Houjun Liu

bootstrap

bootstrap allows you to know distribution statistics, calculate p-value, etc, with NO statistical testing like t test, etc.

Big idea: treat your sample space as your population, and sample from it to obtain an estimate of the properties of the sample distribution.

\begin{equation} D \approx \hat{D} \end{equation}

so, to calculate the distribution of any given statistic via a sample:

  1. estimate the PMF using sample
  2. my_statistic_dist = [] (like sample mean, sample variance, etc.)
  3. for i in (N >> 10000)
    1. take a subsample of len(sample) samples from PMFu
    2. my_statistic_dist.append(my_statistic=(=subsample)) (recall it has to be a sampling statistic (like N-1 for sample variance)
  4. how you have a distribution of my_statistic

We know that taking mean and var re drawn as a statistic of the same random variable, \(N\) times. So, central limit theorem holds. Therefore, these are normal and you can deal with them.

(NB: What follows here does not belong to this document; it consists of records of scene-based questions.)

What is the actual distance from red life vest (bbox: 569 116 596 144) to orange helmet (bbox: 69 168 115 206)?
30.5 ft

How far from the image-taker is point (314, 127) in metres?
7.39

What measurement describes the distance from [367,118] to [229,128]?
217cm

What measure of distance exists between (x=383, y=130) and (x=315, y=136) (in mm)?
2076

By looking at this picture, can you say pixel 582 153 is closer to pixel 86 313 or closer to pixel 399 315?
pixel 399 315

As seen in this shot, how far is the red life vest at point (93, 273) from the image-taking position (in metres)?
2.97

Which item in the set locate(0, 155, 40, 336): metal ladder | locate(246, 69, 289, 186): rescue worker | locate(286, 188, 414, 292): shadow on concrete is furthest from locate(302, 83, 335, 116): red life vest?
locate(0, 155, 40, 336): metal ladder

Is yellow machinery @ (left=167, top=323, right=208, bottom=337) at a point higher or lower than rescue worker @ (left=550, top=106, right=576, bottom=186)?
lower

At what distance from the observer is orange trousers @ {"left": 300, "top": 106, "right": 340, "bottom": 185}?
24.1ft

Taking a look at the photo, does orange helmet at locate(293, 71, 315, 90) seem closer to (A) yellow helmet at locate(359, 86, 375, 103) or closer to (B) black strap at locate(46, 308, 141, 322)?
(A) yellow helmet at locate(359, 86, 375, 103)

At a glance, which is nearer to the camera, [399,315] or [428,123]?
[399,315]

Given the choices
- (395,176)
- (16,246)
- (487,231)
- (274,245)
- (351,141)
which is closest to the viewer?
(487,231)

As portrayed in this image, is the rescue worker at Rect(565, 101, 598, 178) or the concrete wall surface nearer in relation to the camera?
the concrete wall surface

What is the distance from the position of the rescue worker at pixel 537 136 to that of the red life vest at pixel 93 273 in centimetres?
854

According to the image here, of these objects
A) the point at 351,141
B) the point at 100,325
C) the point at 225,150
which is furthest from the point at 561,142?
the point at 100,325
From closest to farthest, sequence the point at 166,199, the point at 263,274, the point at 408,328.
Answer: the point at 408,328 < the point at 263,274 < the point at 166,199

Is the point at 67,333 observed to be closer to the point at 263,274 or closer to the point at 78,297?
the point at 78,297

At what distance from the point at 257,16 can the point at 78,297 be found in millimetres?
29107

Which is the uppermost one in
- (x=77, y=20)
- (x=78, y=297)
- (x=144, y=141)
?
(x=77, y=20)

In terms of step 3.1, the subsample of len sample can be given by:

np.random.choice(sample_pop, len(sample_pop), replace=True)

because we essentilaly want to draw from a weighted distribution of your input sample, WITH REPLACEMENT (otherwise it’d be the same exact set of data instead of a sample from it).

p-value from bootstrap

p-value is defined as “probability of having an difference in sample means (called Effecient Frontier) greater than that observed in samples of the null hypothesis, that the two sames came from the same distribution”.

so:

\begin{equation} P(|\mu_{1} - \mu_{2}|>x | \text{null}\)) \end{equation}

We can simply calculate an effect size distribution via the bootstrapping on the combined population of both distributions, to see what the probability above is where \(x\) is the actual effect size we got.